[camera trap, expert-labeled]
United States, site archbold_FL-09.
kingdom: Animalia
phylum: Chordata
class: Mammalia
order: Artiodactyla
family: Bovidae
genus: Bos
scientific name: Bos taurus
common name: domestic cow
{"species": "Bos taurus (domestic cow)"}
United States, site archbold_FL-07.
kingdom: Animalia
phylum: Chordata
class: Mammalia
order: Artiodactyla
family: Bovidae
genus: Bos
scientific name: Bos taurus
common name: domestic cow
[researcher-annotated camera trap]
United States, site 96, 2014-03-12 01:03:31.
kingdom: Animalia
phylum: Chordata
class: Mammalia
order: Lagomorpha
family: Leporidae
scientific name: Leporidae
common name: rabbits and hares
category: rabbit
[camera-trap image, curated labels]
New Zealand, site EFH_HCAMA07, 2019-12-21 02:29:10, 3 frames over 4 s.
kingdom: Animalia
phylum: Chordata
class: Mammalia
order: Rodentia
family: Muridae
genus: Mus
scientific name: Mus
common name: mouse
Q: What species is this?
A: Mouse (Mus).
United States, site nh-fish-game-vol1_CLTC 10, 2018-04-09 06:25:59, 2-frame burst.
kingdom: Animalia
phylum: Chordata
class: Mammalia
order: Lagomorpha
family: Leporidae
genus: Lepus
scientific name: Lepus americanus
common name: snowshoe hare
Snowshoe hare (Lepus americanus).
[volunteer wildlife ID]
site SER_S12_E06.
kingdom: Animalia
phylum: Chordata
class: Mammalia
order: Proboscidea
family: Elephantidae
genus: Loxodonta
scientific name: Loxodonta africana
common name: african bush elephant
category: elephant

..............................

● **REQUIRED ACTION**
Go through the entries and report every line with the string "trap".

● **RESULT OF THE EXERCISE**
[camera trap, expert-labeled]
[researcher-annotated camera trap]
[camera-trap image, curated labels]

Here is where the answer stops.